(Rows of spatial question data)
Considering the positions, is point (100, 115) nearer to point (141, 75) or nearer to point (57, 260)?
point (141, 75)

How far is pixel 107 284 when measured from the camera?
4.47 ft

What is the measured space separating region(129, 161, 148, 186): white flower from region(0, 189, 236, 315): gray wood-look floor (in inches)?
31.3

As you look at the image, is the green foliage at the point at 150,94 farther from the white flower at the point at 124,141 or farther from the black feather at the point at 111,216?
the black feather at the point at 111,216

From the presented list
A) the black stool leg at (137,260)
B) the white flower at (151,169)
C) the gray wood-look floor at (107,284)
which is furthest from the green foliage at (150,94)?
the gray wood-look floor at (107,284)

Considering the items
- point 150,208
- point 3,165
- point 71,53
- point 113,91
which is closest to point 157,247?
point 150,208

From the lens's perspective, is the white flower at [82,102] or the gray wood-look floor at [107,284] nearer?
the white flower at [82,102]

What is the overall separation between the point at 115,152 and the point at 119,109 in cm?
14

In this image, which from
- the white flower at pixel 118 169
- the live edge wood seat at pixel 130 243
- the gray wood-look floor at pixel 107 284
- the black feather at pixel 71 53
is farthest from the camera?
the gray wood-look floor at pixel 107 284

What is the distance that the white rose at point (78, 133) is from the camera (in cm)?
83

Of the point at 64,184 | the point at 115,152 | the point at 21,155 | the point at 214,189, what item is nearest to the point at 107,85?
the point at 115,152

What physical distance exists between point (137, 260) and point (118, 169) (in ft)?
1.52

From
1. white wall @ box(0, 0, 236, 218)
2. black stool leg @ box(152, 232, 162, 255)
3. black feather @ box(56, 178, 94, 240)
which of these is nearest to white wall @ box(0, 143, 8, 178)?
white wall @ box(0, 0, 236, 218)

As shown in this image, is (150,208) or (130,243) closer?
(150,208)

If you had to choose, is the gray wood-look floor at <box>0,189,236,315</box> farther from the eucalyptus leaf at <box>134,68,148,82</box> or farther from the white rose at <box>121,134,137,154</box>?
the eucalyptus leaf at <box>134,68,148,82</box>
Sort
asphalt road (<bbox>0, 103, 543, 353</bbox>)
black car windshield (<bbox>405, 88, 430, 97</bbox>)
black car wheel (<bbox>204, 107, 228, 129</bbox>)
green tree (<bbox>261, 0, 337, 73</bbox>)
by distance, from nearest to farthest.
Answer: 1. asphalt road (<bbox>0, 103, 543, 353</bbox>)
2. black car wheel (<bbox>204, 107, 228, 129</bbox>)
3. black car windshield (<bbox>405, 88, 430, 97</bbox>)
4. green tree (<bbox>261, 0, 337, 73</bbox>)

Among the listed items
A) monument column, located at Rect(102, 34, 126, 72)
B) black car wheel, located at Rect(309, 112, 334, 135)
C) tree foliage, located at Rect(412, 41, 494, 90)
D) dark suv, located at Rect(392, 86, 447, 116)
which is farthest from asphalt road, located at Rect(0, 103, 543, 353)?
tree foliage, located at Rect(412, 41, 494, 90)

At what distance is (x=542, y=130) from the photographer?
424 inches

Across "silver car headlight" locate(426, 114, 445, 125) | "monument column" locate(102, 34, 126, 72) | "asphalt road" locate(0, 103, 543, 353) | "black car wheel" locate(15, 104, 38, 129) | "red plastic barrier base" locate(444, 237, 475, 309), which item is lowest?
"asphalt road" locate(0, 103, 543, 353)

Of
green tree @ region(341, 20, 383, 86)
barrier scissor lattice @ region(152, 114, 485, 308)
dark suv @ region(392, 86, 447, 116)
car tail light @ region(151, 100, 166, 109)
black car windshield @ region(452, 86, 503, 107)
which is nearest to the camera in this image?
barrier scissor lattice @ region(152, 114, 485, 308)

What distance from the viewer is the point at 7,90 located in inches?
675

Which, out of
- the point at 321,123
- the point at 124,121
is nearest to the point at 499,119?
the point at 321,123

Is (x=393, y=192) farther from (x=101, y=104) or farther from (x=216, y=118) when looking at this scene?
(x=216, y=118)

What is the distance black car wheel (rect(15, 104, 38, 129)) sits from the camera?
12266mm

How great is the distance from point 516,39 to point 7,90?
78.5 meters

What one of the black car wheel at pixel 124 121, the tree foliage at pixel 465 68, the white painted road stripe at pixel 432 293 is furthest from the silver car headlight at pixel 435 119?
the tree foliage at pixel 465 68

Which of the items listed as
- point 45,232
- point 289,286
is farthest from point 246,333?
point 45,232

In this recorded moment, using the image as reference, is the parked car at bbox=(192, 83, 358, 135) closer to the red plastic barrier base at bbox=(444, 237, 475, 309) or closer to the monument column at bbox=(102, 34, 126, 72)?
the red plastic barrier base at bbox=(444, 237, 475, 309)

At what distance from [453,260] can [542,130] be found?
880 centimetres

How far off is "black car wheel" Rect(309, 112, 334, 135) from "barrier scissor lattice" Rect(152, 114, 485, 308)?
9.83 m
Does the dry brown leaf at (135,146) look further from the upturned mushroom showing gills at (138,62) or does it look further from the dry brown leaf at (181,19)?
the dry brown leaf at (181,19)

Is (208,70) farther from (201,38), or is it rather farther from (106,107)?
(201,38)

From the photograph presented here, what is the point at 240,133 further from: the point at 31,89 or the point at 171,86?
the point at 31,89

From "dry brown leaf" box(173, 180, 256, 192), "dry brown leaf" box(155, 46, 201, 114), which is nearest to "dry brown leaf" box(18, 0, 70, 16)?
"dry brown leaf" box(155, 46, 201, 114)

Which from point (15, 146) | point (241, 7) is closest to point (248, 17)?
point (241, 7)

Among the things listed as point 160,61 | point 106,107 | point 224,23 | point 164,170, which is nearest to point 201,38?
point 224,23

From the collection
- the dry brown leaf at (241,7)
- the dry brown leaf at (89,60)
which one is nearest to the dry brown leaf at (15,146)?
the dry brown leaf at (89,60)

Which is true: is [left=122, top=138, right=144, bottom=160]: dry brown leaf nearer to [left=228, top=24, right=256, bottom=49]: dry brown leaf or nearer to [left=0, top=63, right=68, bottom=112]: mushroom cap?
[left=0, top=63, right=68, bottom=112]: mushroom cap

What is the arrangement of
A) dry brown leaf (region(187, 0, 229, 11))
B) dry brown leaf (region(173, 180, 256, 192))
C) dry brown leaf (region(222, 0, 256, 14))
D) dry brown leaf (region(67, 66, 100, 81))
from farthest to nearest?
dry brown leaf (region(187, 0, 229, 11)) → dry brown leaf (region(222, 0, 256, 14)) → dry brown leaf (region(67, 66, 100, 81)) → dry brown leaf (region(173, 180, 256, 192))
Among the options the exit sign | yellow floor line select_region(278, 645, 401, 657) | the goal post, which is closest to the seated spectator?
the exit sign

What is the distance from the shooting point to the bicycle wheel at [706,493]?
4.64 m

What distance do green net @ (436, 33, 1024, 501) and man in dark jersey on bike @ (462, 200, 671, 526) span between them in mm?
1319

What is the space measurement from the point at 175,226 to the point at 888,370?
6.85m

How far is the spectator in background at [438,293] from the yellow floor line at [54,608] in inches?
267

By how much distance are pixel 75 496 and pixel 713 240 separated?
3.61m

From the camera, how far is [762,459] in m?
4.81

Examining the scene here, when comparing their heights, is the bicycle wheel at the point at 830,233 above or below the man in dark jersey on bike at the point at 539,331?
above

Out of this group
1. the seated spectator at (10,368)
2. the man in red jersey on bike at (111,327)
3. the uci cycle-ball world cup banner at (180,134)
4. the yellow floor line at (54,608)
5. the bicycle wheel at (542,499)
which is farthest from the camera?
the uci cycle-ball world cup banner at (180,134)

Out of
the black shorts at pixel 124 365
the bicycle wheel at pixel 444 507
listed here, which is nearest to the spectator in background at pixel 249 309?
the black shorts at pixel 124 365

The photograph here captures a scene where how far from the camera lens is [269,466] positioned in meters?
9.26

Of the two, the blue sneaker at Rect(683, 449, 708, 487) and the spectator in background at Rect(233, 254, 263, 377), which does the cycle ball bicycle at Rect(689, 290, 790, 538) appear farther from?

§ **The exercise**: How many lines in the records above contain the string "world"? Reply with the number alone.

§ **Full answer**: 2